-- start of DATA LINES --
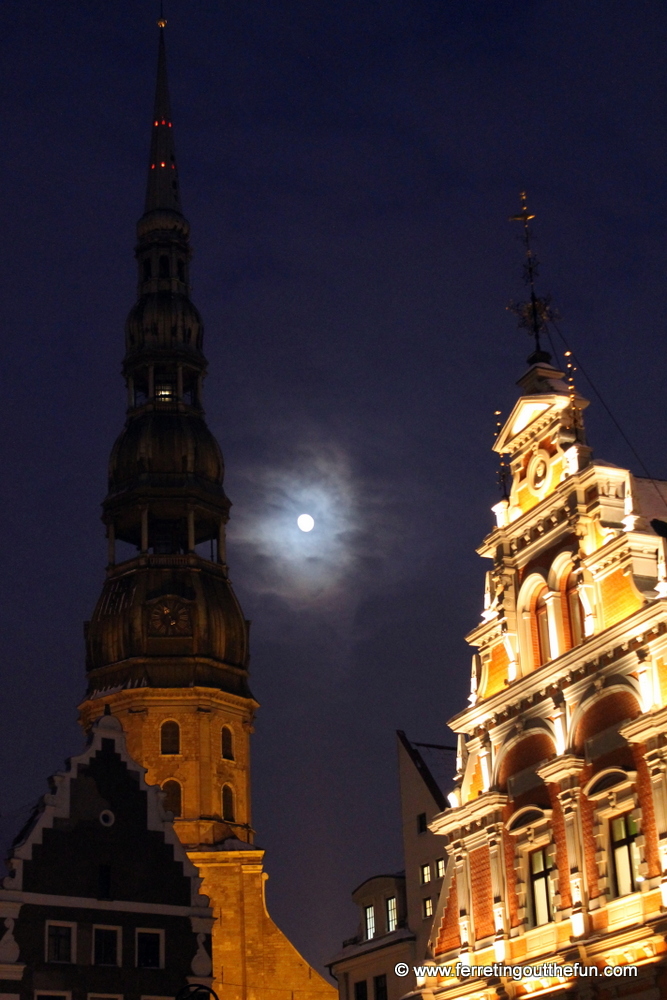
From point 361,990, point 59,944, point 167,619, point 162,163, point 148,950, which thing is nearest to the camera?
point 59,944

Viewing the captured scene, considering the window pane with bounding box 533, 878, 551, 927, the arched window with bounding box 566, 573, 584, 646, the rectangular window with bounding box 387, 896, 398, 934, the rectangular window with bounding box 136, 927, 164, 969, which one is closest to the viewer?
the window pane with bounding box 533, 878, 551, 927

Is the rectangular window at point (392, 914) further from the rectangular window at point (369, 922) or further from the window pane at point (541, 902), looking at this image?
the window pane at point (541, 902)

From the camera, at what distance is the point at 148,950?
5138 cm

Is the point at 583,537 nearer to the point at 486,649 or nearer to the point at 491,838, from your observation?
the point at 486,649

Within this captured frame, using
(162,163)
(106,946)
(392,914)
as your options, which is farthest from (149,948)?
(162,163)

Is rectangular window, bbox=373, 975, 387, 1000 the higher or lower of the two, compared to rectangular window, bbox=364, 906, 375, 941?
lower

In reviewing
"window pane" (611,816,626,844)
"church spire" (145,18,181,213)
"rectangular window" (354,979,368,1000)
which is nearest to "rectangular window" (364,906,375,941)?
"rectangular window" (354,979,368,1000)

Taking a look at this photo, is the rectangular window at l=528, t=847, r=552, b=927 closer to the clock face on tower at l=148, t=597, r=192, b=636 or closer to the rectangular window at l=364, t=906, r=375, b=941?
the rectangular window at l=364, t=906, r=375, b=941

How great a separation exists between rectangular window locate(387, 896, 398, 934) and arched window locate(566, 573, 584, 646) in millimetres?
19568

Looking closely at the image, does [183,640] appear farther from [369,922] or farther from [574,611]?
[574,611]

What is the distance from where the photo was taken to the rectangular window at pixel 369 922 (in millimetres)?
59094

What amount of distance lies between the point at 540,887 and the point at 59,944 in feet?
53.1

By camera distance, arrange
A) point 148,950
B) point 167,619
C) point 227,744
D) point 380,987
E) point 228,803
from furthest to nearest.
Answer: point 167,619 < point 227,744 < point 228,803 < point 380,987 < point 148,950

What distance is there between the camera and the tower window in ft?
255
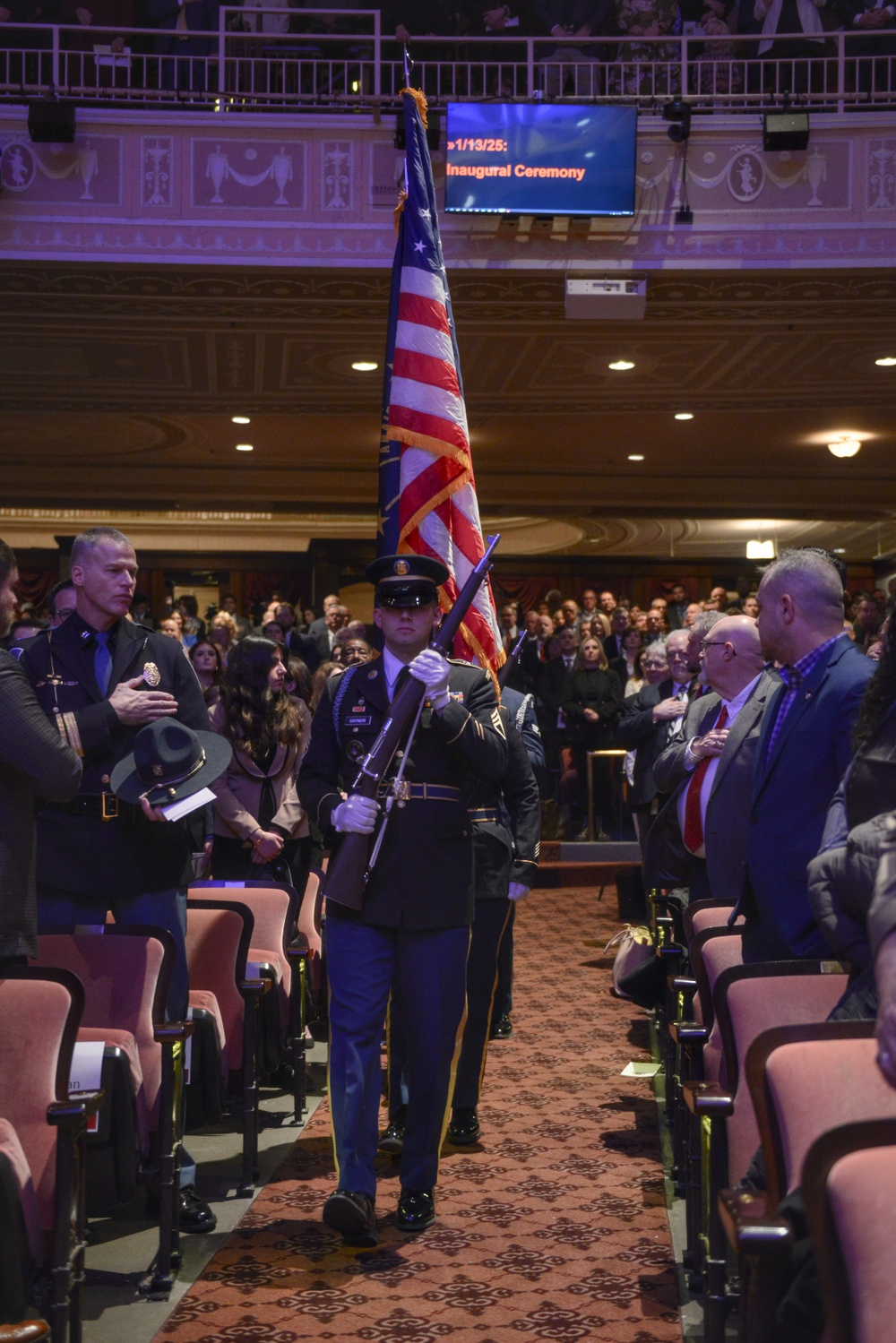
-- end of DATA LINES --
WRITTEN EXERCISE:
Express the material above as a Markdown table with the columns "Row" and "Line", putting each non-blank line in its own numbered row. Leave the pictures out.

COMPLETE RESPONSE:
| Row | Line |
|---|---|
| 1 | From point 361,990, point 59,944, point 167,619, point 162,163, point 148,950, which thing is nearest to the camera? |
| 2 | point 59,944 |
| 3 | Viewing the captured scene, considering the window pane with bounding box 533, 878, 551, 927, the arched window with bounding box 566, 573, 584, 646, the rectangular window with bounding box 387, 896, 398, 934, the rectangular window with bounding box 136, 927, 164, 969, which one is closest to the viewer? |
| 4 | the window pane with bounding box 533, 878, 551, 927 |
| 5 | Is the rectangular window at point (392, 914) further from the rectangular window at point (369, 922) or further from the window pane at point (541, 902), looking at this image? |
| 6 | the window pane at point (541, 902) |
| 7 | From the camera, at what distance is the point at 148,950? |
| 8 | 5138 cm |
| 9 | Is the point at 583,537 nearer to the point at 486,649 or nearer to the point at 491,838, from your observation? |
| 10 | the point at 486,649 |
| 11 | Within this captured frame, using |
| 12 | (162,163) |
| 13 | (106,946) |
| 14 | (392,914) |
| 15 | as your options, which is farthest from (149,948)? |
| 16 | (162,163) |
| 17 | Is rectangular window, bbox=373, 975, 387, 1000 the higher or lower of the two, compared to rectangular window, bbox=364, 906, 375, 941? |
| 18 | lower |
| 19 | In reviewing |
| 20 | "window pane" (611,816,626,844) |
| 21 | "church spire" (145,18,181,213) |
| 22 | "rectangular window" (354,979,368,1000) |
| 23 | which is nearest to "rectangular window" (364,906,375,941)? |
| 24 | "rectangular window" (354,979,368,1000) |
| 25 | Taking a look at this photo, is the rectangular window at l=528, t=847, r=552, b=927 closer to the clock face on tower at l=148, t=597, r=192, b=636 or closer to the rectangular window at l=364, t=906, r=375, b=941? |
| 26 | the rectangular window at l=364, t=906, r=375, b=941 |
| 27 | How great a separation exists between rectangular window locate(387, 896, 398, 934) and arched window locate(566, 573, 584, 646) in millimetres? |
| 28 | 19568 |
| 29 | Looking closely at the image, does [183,640] appear farther from [369,922] or farther from [574,611]? |
| 30 | [574,611] |
| 31 | What is the distance from where the photo was taken to the rectangular window at pixel 369 922 (in millimetres)? |
| 32 | 59094 |
| 33 | What amount of distance lies between the point at 540,887 and the point at 59,944 in feet? |
| 34 | 53.1 |
| 35 | By camera distance, arrange |
| 36 | A) point 148,950 |
| 37 | B) point 167,619 |
| 38 | C) point 227,744 |
| 39 | D) point 380,987 |
| 40 | E) point 228,803 |
| 41 | from furthest to nearest. |
| 42 | Answer: point 167,619 < point 227,744 < point 228,803 < point 380,987 < point 148,950 |
| 43 | What distance is there between the camera and the tower window in ft? |
| 44 | 255 |